__Página__
——
No projeto aprovado na Câmara Federal em meados do ano passado, definia-se que o monopólio estabelecido na legislação para carta e cartão-postal, telegrama e correspondência agrupada permaneceria com os Correios por somente mais cinco anos, permitindo-se que fosse dilatado esse prazo no contrato de concessão[xiii]. Se o Senado aprovar a atual versão do projeto de lei enviado pela Câmara no início desse mês, a expectativa do governo federal é realizar o leilão dos Correios até o primeiro semestre do ano que vem[xiv].


Para Marcos César, a privatização dos Correios tanto pode comprometer o próprio serviço postal, quanto até mesmo a economia brasileira como um todo. Quanto ao serviço postal, a privatização pode provocar a elevação das tarifas e redução do serviço[xv]. Já os impactos sobre a economia brasileira seriam decorrentes do comprometimento de “todo um ecossistema empresarial que inclui cerca de 1 mil franqueados que administram agências, transportadoras privadas que entregam encomendas e certamente boa parte do comércio eletrônico brasileiro”[xvi]. Isso porque as cidades maiores, por possuírem mais fácil acesso e uma densidade demográfica maior, proporcionam um faturamento maior que permite um subsídio cruzado via a sustentação de agências nas cidades menores[xvii].
——
Dados de questões de raciocínio espacial
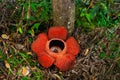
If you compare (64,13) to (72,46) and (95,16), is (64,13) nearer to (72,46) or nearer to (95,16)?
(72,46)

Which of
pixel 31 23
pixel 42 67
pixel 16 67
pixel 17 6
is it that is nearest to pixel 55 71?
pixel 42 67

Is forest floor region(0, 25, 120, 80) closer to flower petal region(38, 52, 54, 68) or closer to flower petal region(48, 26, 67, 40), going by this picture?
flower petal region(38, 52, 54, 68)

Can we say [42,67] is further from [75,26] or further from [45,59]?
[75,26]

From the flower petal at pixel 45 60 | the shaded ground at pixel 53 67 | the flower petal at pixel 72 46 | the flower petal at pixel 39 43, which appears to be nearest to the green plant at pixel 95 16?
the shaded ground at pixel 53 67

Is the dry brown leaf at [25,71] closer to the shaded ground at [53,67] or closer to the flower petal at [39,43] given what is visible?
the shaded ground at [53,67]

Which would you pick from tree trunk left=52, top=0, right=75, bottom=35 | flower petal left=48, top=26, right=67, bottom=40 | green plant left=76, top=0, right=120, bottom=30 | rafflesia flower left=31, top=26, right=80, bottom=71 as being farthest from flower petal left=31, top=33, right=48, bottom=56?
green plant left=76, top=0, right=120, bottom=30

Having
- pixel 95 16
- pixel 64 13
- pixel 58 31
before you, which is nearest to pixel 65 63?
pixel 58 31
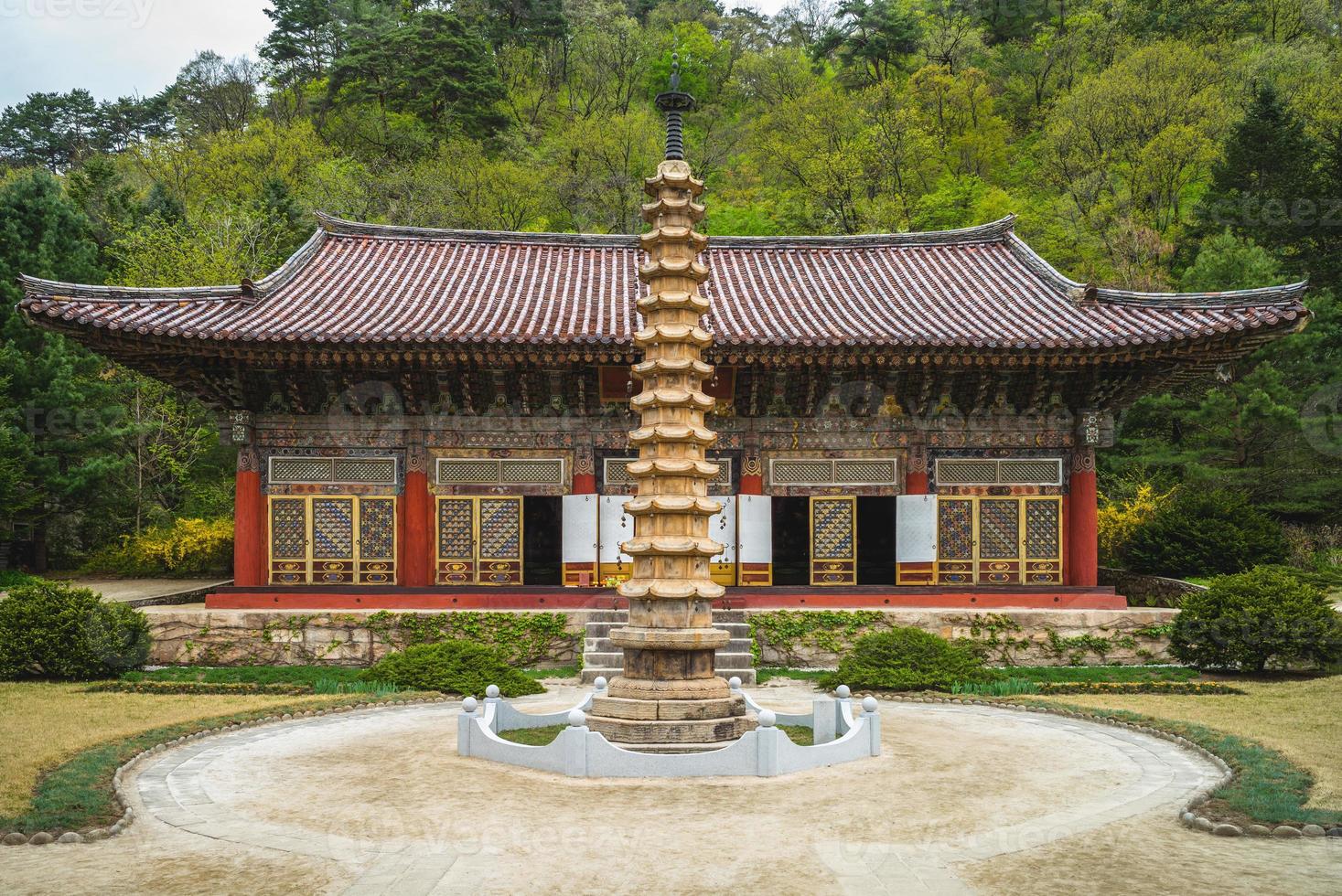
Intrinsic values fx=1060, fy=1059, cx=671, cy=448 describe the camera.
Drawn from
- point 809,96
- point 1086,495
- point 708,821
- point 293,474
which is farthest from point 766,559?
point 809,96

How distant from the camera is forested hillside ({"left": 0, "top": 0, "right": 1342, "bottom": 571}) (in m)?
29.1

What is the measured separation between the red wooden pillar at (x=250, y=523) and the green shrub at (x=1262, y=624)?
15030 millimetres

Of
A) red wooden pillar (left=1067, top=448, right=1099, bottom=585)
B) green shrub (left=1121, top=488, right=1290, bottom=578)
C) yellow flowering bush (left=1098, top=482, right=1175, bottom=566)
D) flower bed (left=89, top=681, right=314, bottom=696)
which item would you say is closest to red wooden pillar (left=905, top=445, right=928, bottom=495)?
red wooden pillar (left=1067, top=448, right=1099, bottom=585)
——
__Pedidos__
**1.** No texto sobre a privatização dos Correios, por quanto tempo o projeto aprovado na Câmara Federal manteria o monopólio com os Correios?
**2.** Escreva a continuação do texto sobre a privatização dos Correios a partir da última frase.

__Problemas resolvidos__
**1.** Por somente mais cinco anos, com possibilidade de dilatação desse prazo no contrato de concessão.

**2.**
Com a privatização, enquanto os maiores municípios devem sentir uma elevação no valor dos fretes das mercadorias, a população residente nos municípios menores sentirá tanto com o aumento dos preços, como na demora no recebimento de correspondências, mercadorias, etc[xviii]. A iniciativa privada não tem incentivo intrínseco para instalar ou manter agências em localidades de difícil acesso, onde a tendência é que sejam menos lucrativas. Caso seja adquirida por grupos estrangeiros, pode piorar as contas externas com a elevação das remessas de lucros para o exterior. Ademais, é muito provável que a privatização dos Correios provoque mais desemprego, seja num primeiro momento através do Plano de Demissão Voluntária (PDV) previsto para adesão em 180 dias subsequentes à desestatização, seja após os 18 meses contados a partir da privatização, prazo em que é vedada a demissão sem justa causa dos servidores da ECT[xix].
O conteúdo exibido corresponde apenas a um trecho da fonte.